Criminalization of Healthy Food
“Control oil, and you control nations. Control food, and you control the people” – Henry Kissinger.
In 2008, Canadian conservatives introduced a wildly unpopular Bill C-51 – the Food and Drugs Act – legislation regulating foods, therapeutic products and cosmetics. Enraged vendors of herbs, supplements, and other natural remedies fought back hard. Conservatives didn’t proceed with the Bill, but instead introduced C-36, the Consumer Product Safety Act, in 2010. C-36 is essentially a revised version of C-51 with the supplements marked as exempt.
Two weeks after the United States passed its most restrictive legislation yet against health freedoms (the Food Safety Modernization Act, S.510), its Canadian counterpart, Bill C-36, was passed into law in December 2010 and will soon go into effect.
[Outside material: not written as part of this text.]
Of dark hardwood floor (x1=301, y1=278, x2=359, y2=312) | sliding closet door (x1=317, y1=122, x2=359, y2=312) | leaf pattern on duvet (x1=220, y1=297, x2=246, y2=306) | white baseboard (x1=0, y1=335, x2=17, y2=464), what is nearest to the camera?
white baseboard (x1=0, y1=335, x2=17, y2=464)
Bill C-36 purports to protect the consumer, but what it actually does is abrogate the Rule of Law and grant police forces powers of invasion, arrest and confiscation on the mere suspicion that ‘unsafe’ consumer products are being sold, without the involvement of the courts. ‘Violators’ are to be assumed guilty until proven innocent. Additional provisions bypass Parliamentary procedure, thereby giving authority by decree to foreign organizations. Such unconstitutional legislation is no stranger in the Senate. Previous bills C-51, C-52, and C-6 (Anti-Terrorism Act) were all squashed, never reaching final reading status. Bill C-6 effectively died during the prorogation of Parliament early last year and was reincarnated as bill C-36 in the summer of 2010.